= Short task 1 =
Condense the paragraph that begins "TL;DR: The average U.S. wedding" in the wedding budget article below into a short bulleted list that keeps its main figures.

TL;DR: The average U.S. wedding costs $33,000–$35,000 for around 100–115 guests, but real-world budgets range from $15,000 for an intimate 25-guest wedding to $75,000+ for a 150-guest event in a major city. Roughly 40–50% goes to venue and catering, so that's the number to lock in first.

Direct answer

A realistic wedding budget cost depends on three variables: guest count, location, and the formality you want. Here's what couples are actually spending in 2024:

Per-guest cost typically lands between $250 and $500 once you add catering, bar, rentals, and stationery. Use that as your gut-check number when someone suggests "just adding 20 more people."

What's actually in the budget

A typical wedding budget breaks down roughly like this. Percentages shift with your priorities, but the order of magnitude holds.

Build in a 5–10% contingency line. Final guest count, weather backup, and last-minute alterations almost always pull from it.

Where the money actually goes (and where it doesn't)

The three biggest cost drivers, in order:

  1. Headcount. Every guest adds catering, bar, rental, invitation, and favor costs. Cutting 20 guests can save $5,000–$10,000.
  2. Venue type. A full-service hotel or country club bundles a lot in but raises minimums. A raw venue (warehouse, park, family property) looks cheap until you price tables, chairs, restrooms, generators, and a caterer.

= Short task 2 =
Turn the stretch of entries below, from their start through the line that contains "25V21L111 19H106L105 21L104", into a Markdown table with the columns Row and Line, leaving out blank lines.

= The input =
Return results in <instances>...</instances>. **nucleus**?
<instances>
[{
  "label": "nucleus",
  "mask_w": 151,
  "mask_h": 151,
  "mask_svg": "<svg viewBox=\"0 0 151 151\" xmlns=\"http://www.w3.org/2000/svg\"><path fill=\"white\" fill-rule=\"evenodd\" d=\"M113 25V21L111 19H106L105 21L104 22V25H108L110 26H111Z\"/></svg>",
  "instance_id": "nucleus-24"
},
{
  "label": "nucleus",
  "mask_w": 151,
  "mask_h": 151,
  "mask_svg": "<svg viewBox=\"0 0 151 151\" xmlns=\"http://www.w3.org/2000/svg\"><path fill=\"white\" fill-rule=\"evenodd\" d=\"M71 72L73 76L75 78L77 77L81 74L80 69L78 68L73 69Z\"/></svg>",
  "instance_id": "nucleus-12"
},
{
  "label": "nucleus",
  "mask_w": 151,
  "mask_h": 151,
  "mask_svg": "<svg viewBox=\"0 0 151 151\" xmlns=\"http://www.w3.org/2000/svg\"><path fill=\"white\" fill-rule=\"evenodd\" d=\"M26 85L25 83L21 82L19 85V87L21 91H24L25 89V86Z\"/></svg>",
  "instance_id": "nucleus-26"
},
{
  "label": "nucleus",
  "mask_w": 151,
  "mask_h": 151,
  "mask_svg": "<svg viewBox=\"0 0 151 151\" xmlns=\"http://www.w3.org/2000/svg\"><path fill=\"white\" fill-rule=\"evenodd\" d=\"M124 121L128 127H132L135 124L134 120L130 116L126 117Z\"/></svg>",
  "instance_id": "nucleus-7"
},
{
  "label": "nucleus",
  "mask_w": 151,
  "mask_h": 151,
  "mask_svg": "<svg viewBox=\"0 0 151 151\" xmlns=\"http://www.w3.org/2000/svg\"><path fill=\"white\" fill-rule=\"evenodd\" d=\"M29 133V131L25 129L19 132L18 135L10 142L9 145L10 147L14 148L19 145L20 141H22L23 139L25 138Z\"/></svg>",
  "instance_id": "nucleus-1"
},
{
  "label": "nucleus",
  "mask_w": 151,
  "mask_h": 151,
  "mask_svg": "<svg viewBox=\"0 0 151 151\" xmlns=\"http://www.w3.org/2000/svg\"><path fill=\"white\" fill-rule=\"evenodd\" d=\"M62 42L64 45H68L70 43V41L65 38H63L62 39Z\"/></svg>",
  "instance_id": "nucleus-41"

= Task result 1 =
- The average U.S. wedding costs $33,000–$35,000 for about 100–115 guests.
- Real budgets range from $15,000 for an intimate 25-guest wedding to $75,000+ for a 150-guest event in a major city.
- Venue and catering take roughly 40–50% of the budget, so lock in that number first.

= Task result 2 =
| Row | Line |
|---|---|
| 1 | Return results in <instances>...</instances>. **nucleus**? |
| 2 | <instances> |
| 3 | [{ |
| 4 |   "label": "nucleus", |
| 5 |   "mask_w": 151, |
| 6 |   "mask_h": 151, |
| 7 |   "mask_svg": "<svg viewBox=\"0 0 151 151\" xmlns=\"http://www.w3.org/2000/svg\"><path fill=\"white\" fill-rule=\"evenodd\" d=\"M113 25V21L111 19H106L105 21L104 22V25H108L110 26H111Z\"/></svg>", |